In 2006, for example, state police received nearly 700 requests under the Illinois Freedom of Information Act. They granted 175 requests, denied 146 others and reported in 81 cases that they couldn’t find the document being sought. But in more than 200 cases, there was no record of whether state police responded at all.
State police officials would not talk to the Journal-Register about the details of its findings. But they did say the agency tries to follow the law on releasing documents.
“Can I tell you it’s worked perfectly every time?” chief counsel Keith Jensen said. “I can’t tell you that.”
Jensen suggested the agency could be sued for violating someone’s privacy if they released records. Asked how often such lawsuits had been filed, Jensen said he didn’t know. The agency never provided a number.
State police spokesman Scott Compton said the agency strives to balance the public’s right to know against the need to protect people from invasions of privacy and, potentially, even violence. But he would not discuss the issue in detail.
State law assumes that all government documents are public unless they fall into certain special categories, such as a government employee’s personnel file or police records revealing confidential informants. Officials can black out sensitive information and still release the rest of a document.

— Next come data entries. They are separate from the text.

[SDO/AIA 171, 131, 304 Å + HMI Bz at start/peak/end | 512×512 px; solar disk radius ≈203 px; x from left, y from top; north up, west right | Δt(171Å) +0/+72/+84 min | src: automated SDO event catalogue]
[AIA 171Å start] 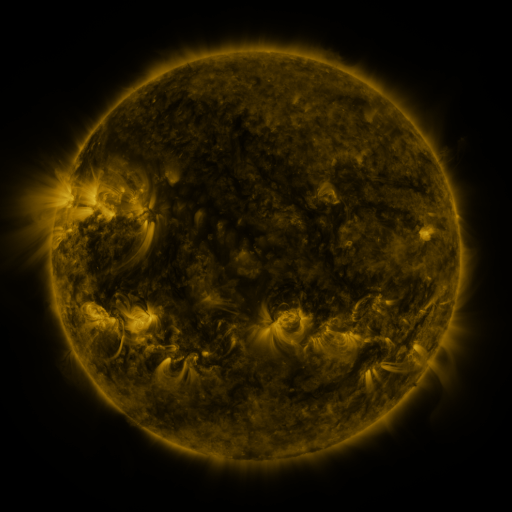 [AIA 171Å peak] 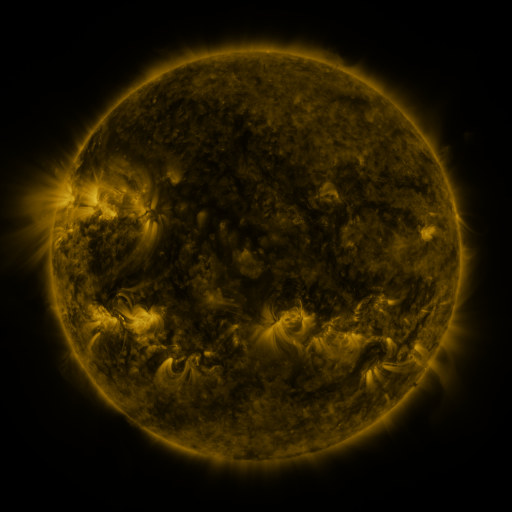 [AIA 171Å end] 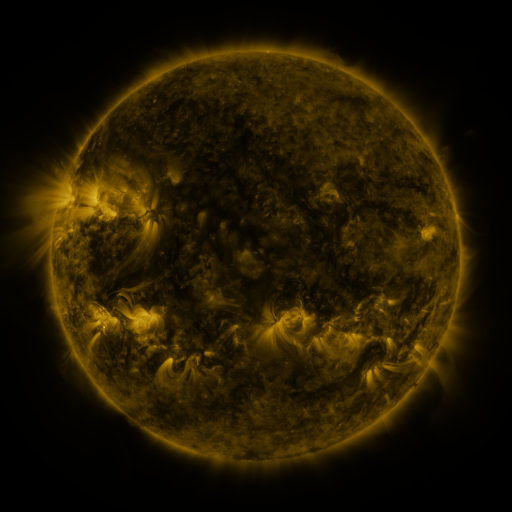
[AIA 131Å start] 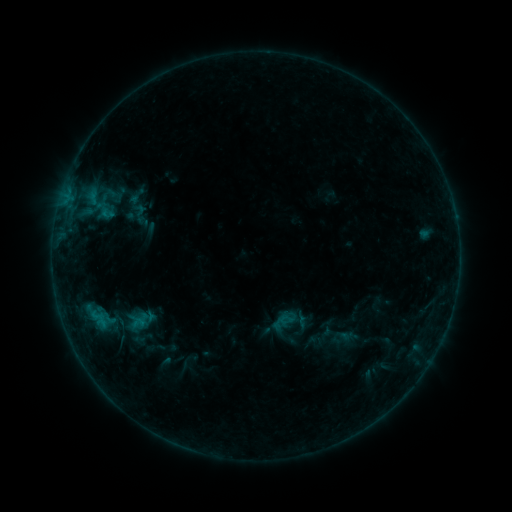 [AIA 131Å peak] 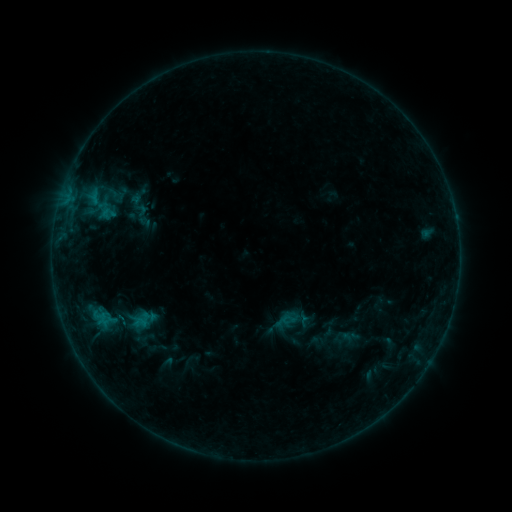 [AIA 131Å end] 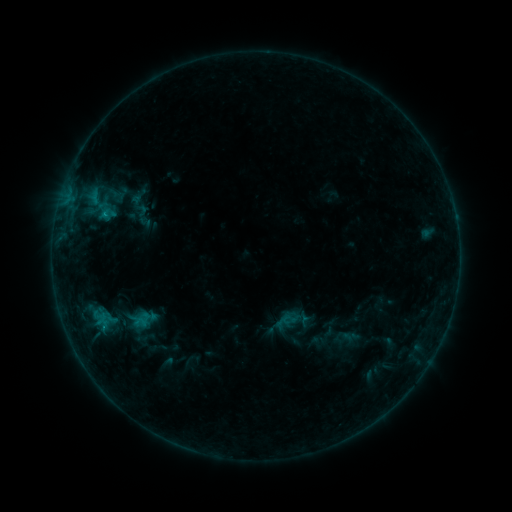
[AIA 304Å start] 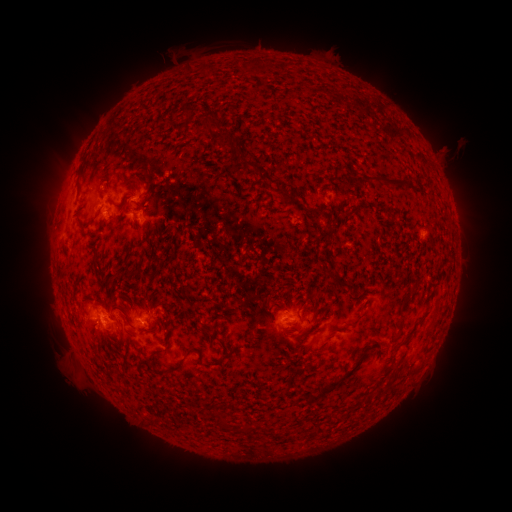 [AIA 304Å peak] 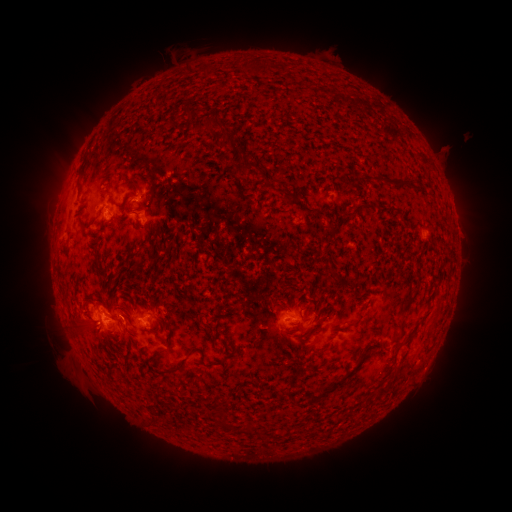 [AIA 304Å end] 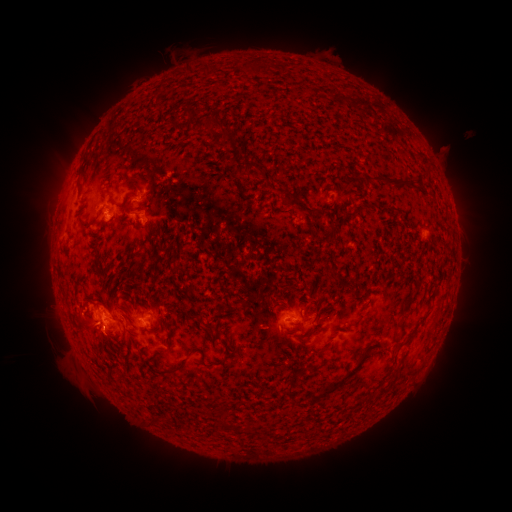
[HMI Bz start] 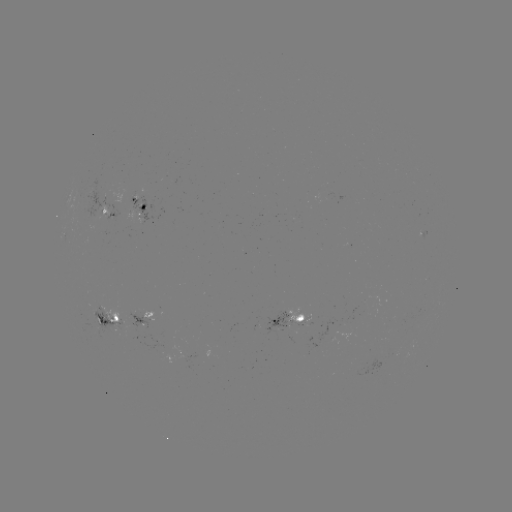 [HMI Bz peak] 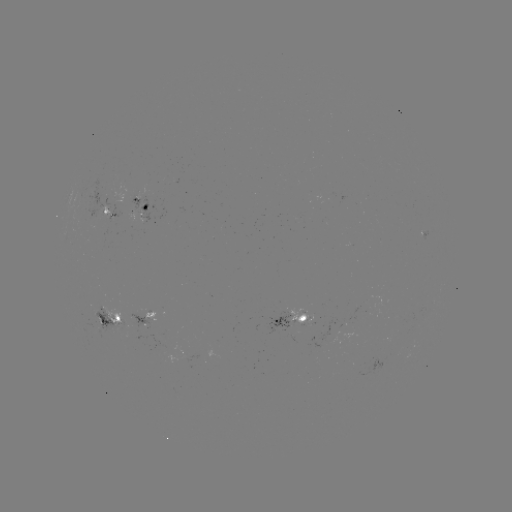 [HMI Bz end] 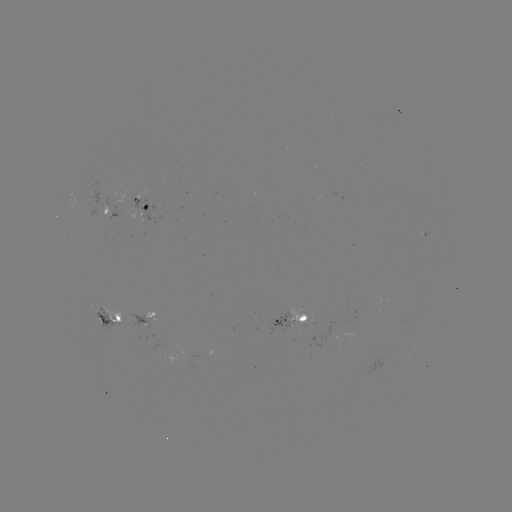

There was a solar emerging-flux region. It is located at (104, 211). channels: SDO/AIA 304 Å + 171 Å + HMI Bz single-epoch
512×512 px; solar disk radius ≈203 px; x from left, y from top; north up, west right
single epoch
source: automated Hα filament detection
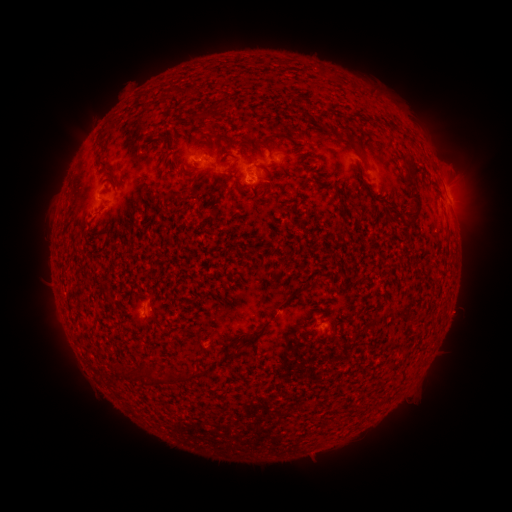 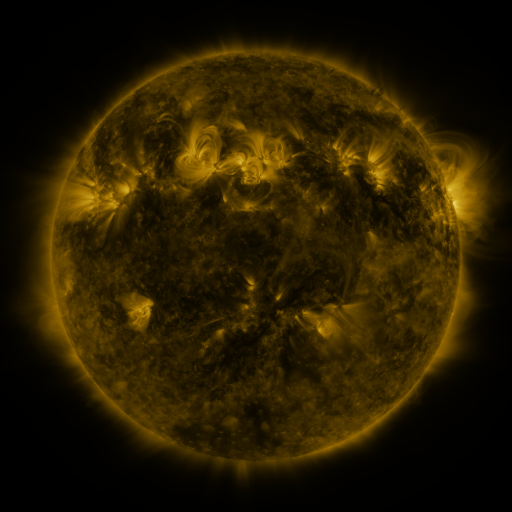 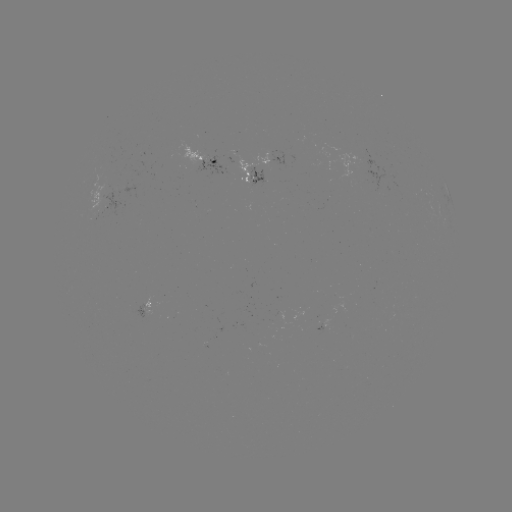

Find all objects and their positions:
filament: <bbox>218, 133, 233, 144</bbox>
filament: <bbox>346, 135, 360, 147</bbox>
filament: <bbox>98, 158, 115, 171</bbox>
filament: <bbox>223, 178, 231, 187</bbox>
filament: <bbox>406, 182, 419, 191</bbox>
filament: <bbox>401, 193, 423, 231</bbox>
filament: <bbox>386, 213, 397, 227</bbox>
filament: <bbox>239, 320, 271, 344</bbox>
filament: <bbox>137, 365, 156, 385</bbox>
filament: <bbox>166, 368, 201, 381</bbox>
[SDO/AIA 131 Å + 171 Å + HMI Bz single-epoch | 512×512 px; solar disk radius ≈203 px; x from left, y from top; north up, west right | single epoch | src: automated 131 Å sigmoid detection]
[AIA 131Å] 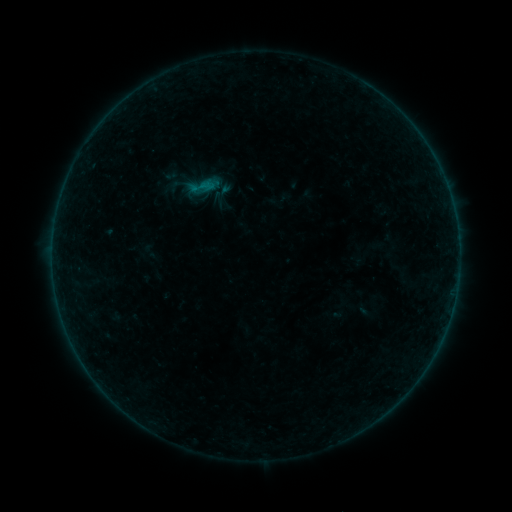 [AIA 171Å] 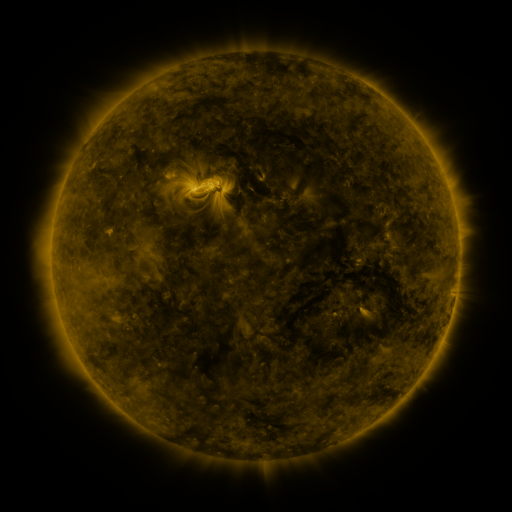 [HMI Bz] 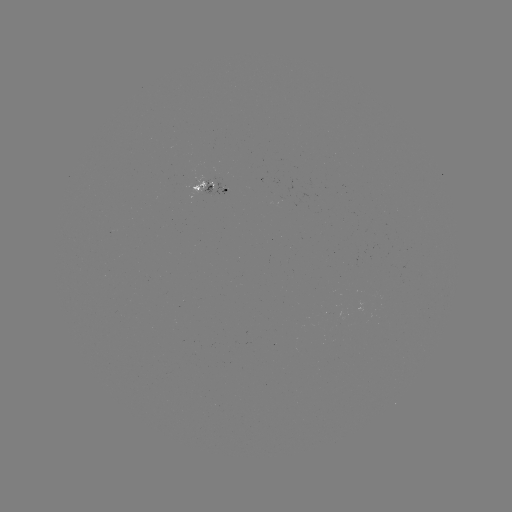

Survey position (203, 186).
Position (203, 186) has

It isn’t just reporters being kept in the dark. Lawyers, insurance companies, crime victims and others outnumber journalists by about 20 to 1 in making FOIA requests to the state police.
Catherine Rhoads is one of those people. She wants details on her brother’s suicide in the Livingston County Jail, hoping that the information might shed light on why he did it and provide some closure for the family.
Following a coroner’s inquest, a state police investigator agreed to meet with Rhoads last June. He brought along a 400-page file.
“He wouldn’t even let me touch it,” recalled Rhoads, who lives in Chatsworth. “I got to read through some of it, but only what they wanted me to see. He’d open it up to a certain page and say ‘See?”’
Rhoads said she was told she’d have to submit a formal request and pay 25 cents a page if she wanted a copy of the report. So she sent in a check for $100 and waited.
After weeks passed with no response, she said she called to ask about her request. Police soon returned her check and sent her about 20 pages, mostly letters that her brother had written from jail that she already had.
“The rest, they told me, wasn’t my business,” she said. “It made me think they were hiding something.”
Howard Williams, police chief in San Marcos, Texas, was turned down when he asked for records on a man who died after being shocked with a stun gun. Williams is writing a book on such deaths.
And state police said it would violate personal privacy to release information about the shotgun death of Peoria businessman George McNear, even though McNear was killed in 1947 and Peoria police were more than willing to release their records.
“It’s just obstructionist _ either that, or just lazy,” said the man who sought the records, amateur historian Richard Simpson. “Everybody’s dead. Would they have privacy concerns with Jesse James or John Wilkes Booth?”